Even more serious were the moves to deny him a defense counsel, to whom he was entitled. The lawyer, who first came forward to defend him, opted out after intimidation through offensive telephone calls and other means. Another counsel, who showed interest in defending Kasab, was removed last December after an altercation with the judge, and the court replaced him with yet another. Two months later, armed men shot dead the defense counsel of the two other co-accused. Never did a dull moment disappoint those who were following avidly the course of the case despite its apparently foregone conclusion.

In Afzal’s case, the BJP and its band have been demanding his hanging at decibel levels depending on the political situation. The Kasab verdict has come to them as a wonderful opportunity to club the two cases together and present themselves as the truest of anti-terrorist warriors. Logic and the law of the land count for little in the process, as they denounce consideration of the constitutionally allowed mercy petition as a devious ploy to protect an enemy of the nation.

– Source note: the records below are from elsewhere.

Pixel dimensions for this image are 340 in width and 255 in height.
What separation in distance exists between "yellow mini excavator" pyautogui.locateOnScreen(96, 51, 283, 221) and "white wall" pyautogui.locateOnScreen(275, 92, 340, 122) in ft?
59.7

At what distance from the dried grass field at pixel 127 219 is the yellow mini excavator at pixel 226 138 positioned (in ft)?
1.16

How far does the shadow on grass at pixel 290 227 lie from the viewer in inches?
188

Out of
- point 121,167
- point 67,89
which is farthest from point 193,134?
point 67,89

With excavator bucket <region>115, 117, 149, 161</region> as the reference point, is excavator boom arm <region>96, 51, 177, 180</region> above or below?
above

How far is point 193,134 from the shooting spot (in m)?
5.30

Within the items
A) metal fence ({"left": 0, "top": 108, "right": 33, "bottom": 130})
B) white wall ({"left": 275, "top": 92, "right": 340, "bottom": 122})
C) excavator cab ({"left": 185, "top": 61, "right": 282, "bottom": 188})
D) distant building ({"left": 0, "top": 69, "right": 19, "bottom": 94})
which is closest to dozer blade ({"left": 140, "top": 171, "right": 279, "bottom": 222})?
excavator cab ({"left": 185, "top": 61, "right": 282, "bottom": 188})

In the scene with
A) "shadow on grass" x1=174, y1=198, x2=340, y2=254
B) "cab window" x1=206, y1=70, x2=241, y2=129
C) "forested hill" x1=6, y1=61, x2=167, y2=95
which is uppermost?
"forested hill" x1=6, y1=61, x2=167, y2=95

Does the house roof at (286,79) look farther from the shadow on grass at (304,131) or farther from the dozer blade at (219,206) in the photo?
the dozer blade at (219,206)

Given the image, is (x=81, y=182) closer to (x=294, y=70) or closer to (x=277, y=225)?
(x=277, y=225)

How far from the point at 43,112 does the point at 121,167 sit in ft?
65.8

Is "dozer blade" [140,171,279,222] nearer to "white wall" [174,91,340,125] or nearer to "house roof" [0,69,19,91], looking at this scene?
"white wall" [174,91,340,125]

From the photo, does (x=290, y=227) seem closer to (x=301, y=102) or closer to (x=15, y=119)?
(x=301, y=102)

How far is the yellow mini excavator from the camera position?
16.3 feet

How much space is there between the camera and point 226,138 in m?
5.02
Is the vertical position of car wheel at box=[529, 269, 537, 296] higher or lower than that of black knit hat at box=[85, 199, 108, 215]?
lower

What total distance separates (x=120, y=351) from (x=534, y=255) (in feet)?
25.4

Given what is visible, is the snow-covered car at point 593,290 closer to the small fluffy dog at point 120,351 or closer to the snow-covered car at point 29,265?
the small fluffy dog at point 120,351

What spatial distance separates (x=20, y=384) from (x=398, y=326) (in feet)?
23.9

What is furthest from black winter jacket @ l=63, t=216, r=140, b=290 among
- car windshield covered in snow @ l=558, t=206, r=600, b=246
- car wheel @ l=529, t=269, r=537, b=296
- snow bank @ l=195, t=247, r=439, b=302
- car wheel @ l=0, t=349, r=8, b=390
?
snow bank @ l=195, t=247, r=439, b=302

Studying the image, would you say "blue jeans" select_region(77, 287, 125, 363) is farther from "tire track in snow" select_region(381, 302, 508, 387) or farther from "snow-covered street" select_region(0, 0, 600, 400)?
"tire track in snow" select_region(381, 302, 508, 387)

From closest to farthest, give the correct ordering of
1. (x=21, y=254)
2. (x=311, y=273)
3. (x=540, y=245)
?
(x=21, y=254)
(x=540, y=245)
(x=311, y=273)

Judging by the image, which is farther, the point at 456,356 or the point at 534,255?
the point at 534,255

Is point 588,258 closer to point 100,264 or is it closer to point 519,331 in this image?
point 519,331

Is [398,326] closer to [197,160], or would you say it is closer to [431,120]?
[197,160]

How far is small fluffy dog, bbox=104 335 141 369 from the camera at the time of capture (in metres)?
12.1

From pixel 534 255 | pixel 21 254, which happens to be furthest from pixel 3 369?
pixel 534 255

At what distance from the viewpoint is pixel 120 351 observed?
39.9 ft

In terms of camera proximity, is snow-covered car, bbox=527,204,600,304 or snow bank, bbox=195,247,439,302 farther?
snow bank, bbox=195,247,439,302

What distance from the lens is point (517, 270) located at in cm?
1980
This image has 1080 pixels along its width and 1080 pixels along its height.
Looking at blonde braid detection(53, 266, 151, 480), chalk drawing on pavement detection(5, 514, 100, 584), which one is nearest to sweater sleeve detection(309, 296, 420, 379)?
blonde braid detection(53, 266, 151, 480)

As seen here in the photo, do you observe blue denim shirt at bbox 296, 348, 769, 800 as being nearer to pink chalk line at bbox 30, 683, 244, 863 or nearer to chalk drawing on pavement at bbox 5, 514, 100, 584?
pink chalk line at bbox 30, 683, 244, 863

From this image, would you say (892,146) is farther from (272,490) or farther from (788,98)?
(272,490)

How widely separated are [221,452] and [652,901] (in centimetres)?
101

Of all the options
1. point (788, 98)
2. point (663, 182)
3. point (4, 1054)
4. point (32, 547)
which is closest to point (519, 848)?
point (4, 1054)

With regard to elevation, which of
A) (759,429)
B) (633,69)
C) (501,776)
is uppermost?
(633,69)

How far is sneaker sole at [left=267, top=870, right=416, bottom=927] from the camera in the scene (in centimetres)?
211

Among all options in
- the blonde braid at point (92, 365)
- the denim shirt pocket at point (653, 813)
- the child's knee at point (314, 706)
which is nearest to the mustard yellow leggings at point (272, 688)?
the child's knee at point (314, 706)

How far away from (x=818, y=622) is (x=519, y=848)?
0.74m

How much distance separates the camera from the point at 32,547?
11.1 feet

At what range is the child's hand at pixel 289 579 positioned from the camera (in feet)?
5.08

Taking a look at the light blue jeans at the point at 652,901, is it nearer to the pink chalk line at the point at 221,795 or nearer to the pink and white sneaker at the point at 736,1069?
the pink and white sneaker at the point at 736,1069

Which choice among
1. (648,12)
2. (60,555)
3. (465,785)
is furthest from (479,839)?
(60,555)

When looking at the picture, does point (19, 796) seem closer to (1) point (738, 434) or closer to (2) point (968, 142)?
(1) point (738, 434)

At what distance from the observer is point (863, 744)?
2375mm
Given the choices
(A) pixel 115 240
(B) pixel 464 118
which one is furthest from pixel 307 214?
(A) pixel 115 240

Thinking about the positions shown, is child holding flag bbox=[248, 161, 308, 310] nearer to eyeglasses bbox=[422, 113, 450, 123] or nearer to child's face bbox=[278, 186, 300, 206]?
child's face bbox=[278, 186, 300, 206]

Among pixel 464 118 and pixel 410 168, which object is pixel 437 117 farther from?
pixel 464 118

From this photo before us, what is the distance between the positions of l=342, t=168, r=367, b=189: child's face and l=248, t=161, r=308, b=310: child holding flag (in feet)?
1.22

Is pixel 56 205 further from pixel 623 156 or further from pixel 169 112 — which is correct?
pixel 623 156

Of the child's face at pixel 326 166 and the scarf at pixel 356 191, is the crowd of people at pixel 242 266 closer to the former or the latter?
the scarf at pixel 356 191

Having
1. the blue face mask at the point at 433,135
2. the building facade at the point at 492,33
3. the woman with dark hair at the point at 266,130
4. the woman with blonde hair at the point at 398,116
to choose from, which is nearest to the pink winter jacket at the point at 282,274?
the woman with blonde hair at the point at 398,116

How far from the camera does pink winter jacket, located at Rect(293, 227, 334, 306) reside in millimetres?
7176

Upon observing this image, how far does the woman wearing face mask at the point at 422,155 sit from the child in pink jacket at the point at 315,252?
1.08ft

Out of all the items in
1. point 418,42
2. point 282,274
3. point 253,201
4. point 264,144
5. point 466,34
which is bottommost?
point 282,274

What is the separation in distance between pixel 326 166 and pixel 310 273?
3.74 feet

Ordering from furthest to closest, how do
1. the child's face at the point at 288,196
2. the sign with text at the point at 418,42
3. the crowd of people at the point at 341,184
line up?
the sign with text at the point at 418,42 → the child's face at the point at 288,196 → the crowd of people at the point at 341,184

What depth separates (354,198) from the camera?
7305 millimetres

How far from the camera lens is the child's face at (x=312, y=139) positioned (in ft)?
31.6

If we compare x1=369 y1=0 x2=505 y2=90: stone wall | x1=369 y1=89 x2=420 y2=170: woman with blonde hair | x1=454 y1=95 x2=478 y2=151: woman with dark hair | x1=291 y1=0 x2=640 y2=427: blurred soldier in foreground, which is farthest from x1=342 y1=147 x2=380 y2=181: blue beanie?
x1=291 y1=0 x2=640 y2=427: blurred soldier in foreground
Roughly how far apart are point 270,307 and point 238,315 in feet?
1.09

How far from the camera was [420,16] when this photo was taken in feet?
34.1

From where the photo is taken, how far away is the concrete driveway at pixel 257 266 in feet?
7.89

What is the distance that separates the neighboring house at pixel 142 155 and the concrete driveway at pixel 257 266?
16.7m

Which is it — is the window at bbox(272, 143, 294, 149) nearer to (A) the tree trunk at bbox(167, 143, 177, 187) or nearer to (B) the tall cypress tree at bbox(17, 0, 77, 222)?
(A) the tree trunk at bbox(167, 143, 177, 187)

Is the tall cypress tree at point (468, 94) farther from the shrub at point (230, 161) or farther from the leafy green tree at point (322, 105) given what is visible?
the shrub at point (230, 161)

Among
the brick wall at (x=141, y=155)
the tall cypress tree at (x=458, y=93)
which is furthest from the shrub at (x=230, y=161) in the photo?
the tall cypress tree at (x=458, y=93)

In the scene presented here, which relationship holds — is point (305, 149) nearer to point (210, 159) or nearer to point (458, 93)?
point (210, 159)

Civil liberty activists have explained why Afzal’s case deserves sympathetic consideration. One of them, Supreme Court lawyer Nandita Haksar, does not rest her case only on the ground that he was denied proper legal defense and thus “a fair trial.” She lists three other reasons.

First, the Supreme Court acquitted Afzal of the charge of belonging to any terrorist organization. Secondly, Afzal was not directly involved in the killing of anyone. Thirdly, the court rejected his “confession” because it was found to be extracted by torture.

She quotes the court as stating: “The incident, which resulted in heavy casualties, had shaken the entire nation and the collective conscience of the society will only be satisfied if the capital punishment is awarded to the offender.” She also cites a resolution passed on September 24, 2005, by “leaders of the movement for Kashmir’s self-determination,” asking: “We the people of Kashmir ask: why the collective conscience of Indians is not shaken by the fact that a Kashmiri has been sentenced to death without a fair trial, without a chance to represent himself …”

Driven to despair by the long delay in the decision on the mercy petition, Afzal has begged to be put to death immediately. But, as prominent columnist Prem Shankar Jha has put it in a recent article, “the law has been as impervious to his pleas for death as it has so far been to others’ pleas to spare his life.”

Jha puts an unerring finger on the political crux of the matter. From the day Afzal as sentenced to death, he wrote, “the BJP has filled the air with taunts, diatribes, and accusations of cowardice and lack of patriotism, aimed at steamrolling [Prime Minister] Manmohan Singh’s government into hanging him regardless of the cost.” And he warns against the cost that the country cannot afford.

He pointed out: “The BJP … believes that the death sentence [for Afzal] has created a win-win situation for it no matter what the government decides. A grant of clemency [to him] will allow it to stoke [majority] Hindu chauvinism to improve its chances of coming back to power. But if the [government] hangs [him], it may set off a chain reaction of violence in Kashmir and other parts of India that could destroy the secular center of the country and force voters to choose between the extremes of ‘pseudo-secularism’ and muscular Hindu chauvinism.”

Mercy for Afzal will also “make it easier for the [Prime Minister Yousaf Raza] Gilani government in Islamabad to resume the dialogue with India …. Hanging him will make that nearly impossible.”

At stake in the cases are not the lives of just two persons, but the chance of peace for the millions in India and South Asia.